Member, Debt Conciliation Board, Govt. of Haryana
- Constituency: Yamunanagar
- Incumbent
- Assumed office 19 January 2007

Personal details
- Born: 27 May 1964 (age 62) Fatehpur village, Yamunanagar district, Haryana, India
- Party: Indian National Congress
- Spouse: Samita Kamboj
- Children: 2 sons
- Occupation: Politician, social worker, businessman

= Naresh Kamboj =

Indian politician

Naresh Kamboj (नरेश कम्बोज) (ਨਰੇਸ਼ ਕਾਮ੍ਬੋਜ) (born 27 May 1964) is an Indian politician, a leader of the Indian National Congress and the currently member of Debt Conciliation Board, Govt. of Haryana. He became the member of Haryana Environment Protection Council for the first time in June 2006. In January 2007 he was appointed as the member of Debt Conciliation Board, Govt. of Haryana.

==Early life==
Naresh Kamboj was born to Chaudhry Kishori Lal Kamboj, a renowned personality, in the village of Fatehpur in then Ambala district of Haryana, India which is now a part of Yamuna Nagar. His grandfather Chaudhry Kundan Lal Kamboj was also a known social activist in Ambala district.
He is an alumnus of Mukand Lal National College. He did his B.A. at Kurukshetra University, Kurukshetra.

==Political career==
Kamboj was born in a political family. His father was a respected Congress leader of Yamuna Nagar and was Sarpanch, Nambardaar as well as member of the Block Samiti. This encouraged him to join the politics.
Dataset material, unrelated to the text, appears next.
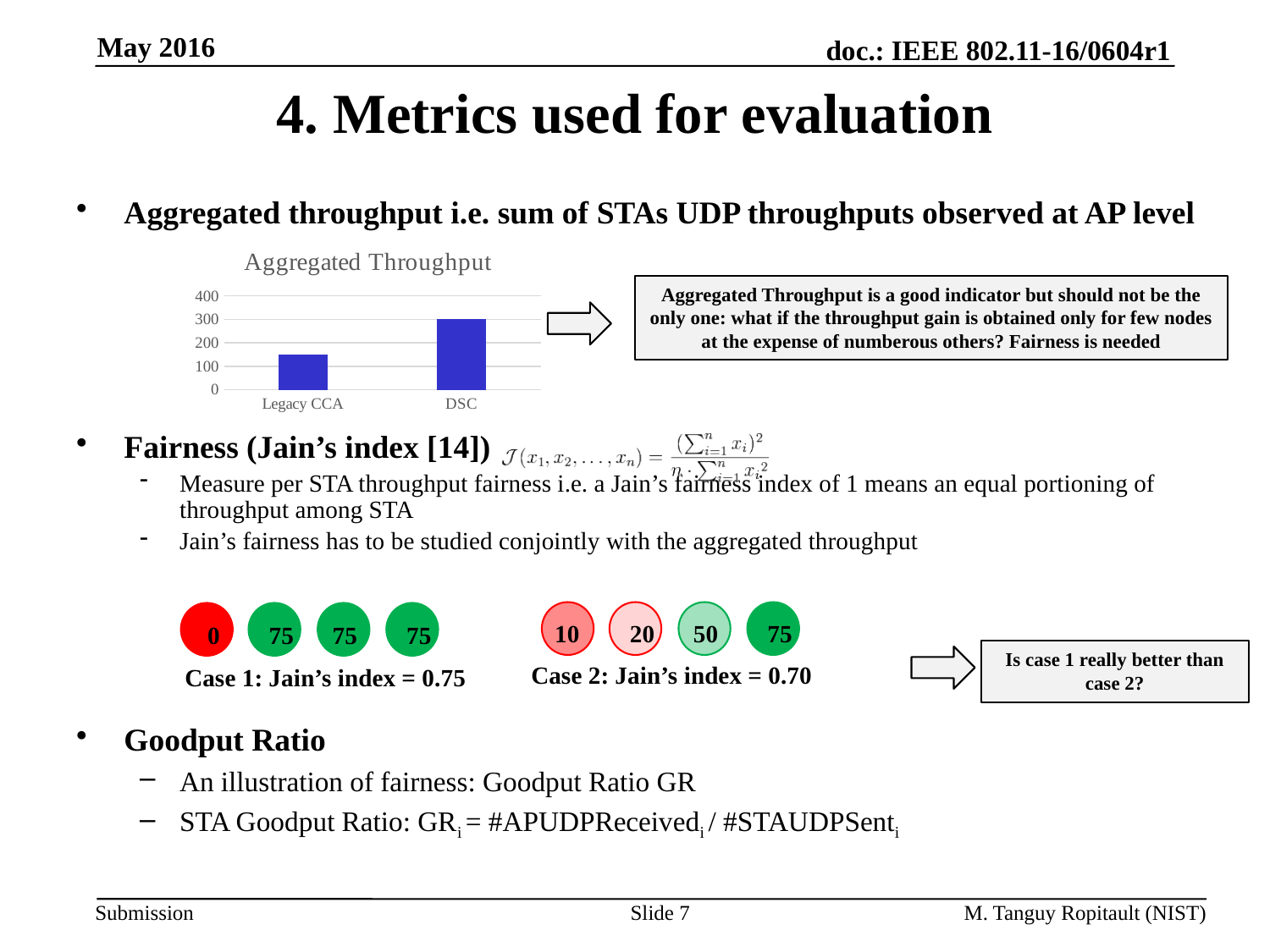
What is the title of the bar chart on the slide? Aggregated Throughput What kind of chart is the Aggregated Throughput chart? bar chart In the Aggregated Throughput chart, is the value for Legacy CCA greater or less than 100? greater In the Aggregated Throughput chart, which is larger, the value for Legacy CCA or the value for DSC? DSC What is the highest value shown on the y axis of the Aggregated Throughput chart? 400 Do the values in the Aggregated Throughput chart rise or fall from Legacy CCA to DSC? rise How many categories are shown on the x axis of the Aggregated Throughput chart? 2 Which category has the highest value in the Aggregated Throughput chart? DSC In the Aggregated Throughput chart, is the value for Legacy CCA greater or less than 200? less In the Aggregated Throughput chart, is the value for DSC greater or less than 400? less Which category has the lowest value in the Aggregated Throughput chart? Legacy CCA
He got first taste of politics while studying in MLN College where he became the president of NSUI and later on he was elected as the president of Student's Union of the only college in the district in year 1982–1983. This victory gave a kickstart to his political career. In year 1991 he was elected as the Sarpanch of Gram Panchayat Fatehpur. In year 1991 he was elected as the member of Block Samiti, Jagadhri. Being a son of a farmer he started working for the welfare of farmers and subsequently became the president of district wing of Kisan Sangharsh Samiti and in 1996 he was spotted by the future Chief minister of Haryana Bhupinder Singh Hooda who urged him to join mainstream politics and appointed him as Block president, Chhachhrauli of Haryana Congress Committee as well as Senior Vice President of District Congress Committee, Yamuna Nagar.
In 2000 Haryana Assembly elections, then State Congress Chief Hooda gave him the ticket from Chhachhrauli Legislative seat. But he lost the election by a considerable margin. Even after the defeat Hooda continued to show faith in him and in year 2002 appointed him as the Vice President of Haryana Kisan Khet Mazdoor Congress. In 2005 elections he was not given the ticket from Chhachhhrauli due to the re-emergence of Bhajan Lal in the congress. But subsequently Hooda was appointed as the Chief Minister of Haryana. And he repaid him for his continuous support by appointing him in various Government Committees.
In 2006, he was appointed as the member of Haryana Environment Protection Council, an advisory committee which advises the Ministry of Environment over various matters. In January 2007 he was appointed as the member of Debt Conciliation Board, Govt. of Haryana which takes care of the debts of poor people in Haryana.

==Personal life==
Naresh Kamboj married Samita Kamboj, a former member of Zila Parishad in 1985. They have two sons.

==Positions held==

| Year | Position | Party/Organisation |
|---|---|---|
| 1982–1983 | President, NSUI, Yamuna Nagar | NSUI |
| 1991–1993 | Member, Block Samiti (Jagadhri) | Independent |
| 1996–1999 | President, Block Congress Committee, Chhachhrauli | INC |
| 1998–2002 | Sr. Vice President, District. Congress Committee (Yamuna Nagar) | INC |
| 2002–2006 | Vice President, Haryana Kisan Khet Mazdoor Congress | INC |
| 2006–2011 | Member, Haryana Environment Protection Council | INC |
| 2007–present | Member, Debt Conciliation Board, Govt. of Haryana | INC |

==Social views==
Naresh Kamboj is a supporter and the follower of the Arya Samaj movement. He is a follower of the ideas and principles of Dayanand Saraswati. He has repeatedly shown concern about the position of Muslims in Haryana. He works with the Muslims of Yamuna Nagar for development and education of their children.